On regular systems of finite classical polar spaces

TL;DR

This paper investigates regular systems in finite classical polar spaces, establishing non-existence results, describing methods to generate new systems, and presenting three construction techniques for regular systems related to points.

Contribution

It introduces new non-existence results, a procedure to derive new regular systems from existing ones, and discusses three construction methods for regular systems in polar spaces.

Findings

Proved non-existence of certain 1-regular systems with low rank.

Developed a procedure to generate new m'-regular systems from existing m-regular systems.

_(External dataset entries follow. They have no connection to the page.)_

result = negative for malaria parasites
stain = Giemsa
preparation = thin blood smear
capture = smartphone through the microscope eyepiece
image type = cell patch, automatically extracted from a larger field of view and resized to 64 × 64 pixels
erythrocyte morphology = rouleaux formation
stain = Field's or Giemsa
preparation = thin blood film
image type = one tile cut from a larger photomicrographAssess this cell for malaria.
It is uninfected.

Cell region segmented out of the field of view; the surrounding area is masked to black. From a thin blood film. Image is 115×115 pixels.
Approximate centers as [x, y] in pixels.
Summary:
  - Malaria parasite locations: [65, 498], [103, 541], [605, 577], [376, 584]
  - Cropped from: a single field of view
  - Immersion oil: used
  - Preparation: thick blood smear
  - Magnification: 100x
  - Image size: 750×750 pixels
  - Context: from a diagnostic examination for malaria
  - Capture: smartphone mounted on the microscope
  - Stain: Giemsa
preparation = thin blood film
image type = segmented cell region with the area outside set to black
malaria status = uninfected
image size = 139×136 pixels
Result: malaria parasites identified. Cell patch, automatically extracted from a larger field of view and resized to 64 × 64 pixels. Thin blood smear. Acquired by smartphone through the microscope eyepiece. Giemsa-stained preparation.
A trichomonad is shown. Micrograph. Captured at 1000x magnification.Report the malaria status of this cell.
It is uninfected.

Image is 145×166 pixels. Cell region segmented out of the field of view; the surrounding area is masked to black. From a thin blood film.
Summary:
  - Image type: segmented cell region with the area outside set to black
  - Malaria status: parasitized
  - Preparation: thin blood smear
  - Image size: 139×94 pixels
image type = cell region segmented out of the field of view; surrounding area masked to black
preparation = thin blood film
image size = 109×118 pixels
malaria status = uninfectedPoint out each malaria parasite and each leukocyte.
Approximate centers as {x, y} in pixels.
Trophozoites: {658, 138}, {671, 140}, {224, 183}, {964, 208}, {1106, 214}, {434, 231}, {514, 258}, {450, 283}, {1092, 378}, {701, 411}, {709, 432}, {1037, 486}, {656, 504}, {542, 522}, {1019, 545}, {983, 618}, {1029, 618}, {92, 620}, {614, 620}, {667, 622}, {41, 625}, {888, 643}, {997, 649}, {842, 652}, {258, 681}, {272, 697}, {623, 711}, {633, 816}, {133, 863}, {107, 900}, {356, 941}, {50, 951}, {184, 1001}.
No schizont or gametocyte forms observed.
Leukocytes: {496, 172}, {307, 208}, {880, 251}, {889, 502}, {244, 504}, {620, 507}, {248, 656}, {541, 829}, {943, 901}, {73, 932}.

Presented three methods for constructing regular systems related to points in polar spaces.

Abstract

Let $\cal P$ be a finite classical polar space of rank $d$. An $m$-regular system with respect to $(k - 1)$-dimensional projective spaces of $\cal P$, $1 \le k \le d - 1$, is a set $\cal R$ of generators of $\cal P$ with the property that every $(k - 1)$-dimensional projective space of $\cal P$ lies on exactly $m$ generators of $\cal R$. Regular systems of polar spaces are investigated. Some non-existence results about certain 1-regular systems of polar spaces with low rank are proved and a procedure to obtain $m'$-regular systems from a given $m$-regular system is described. Finally, three different construction methods of regular systems w.r.t. points of various polar spaces are discussed.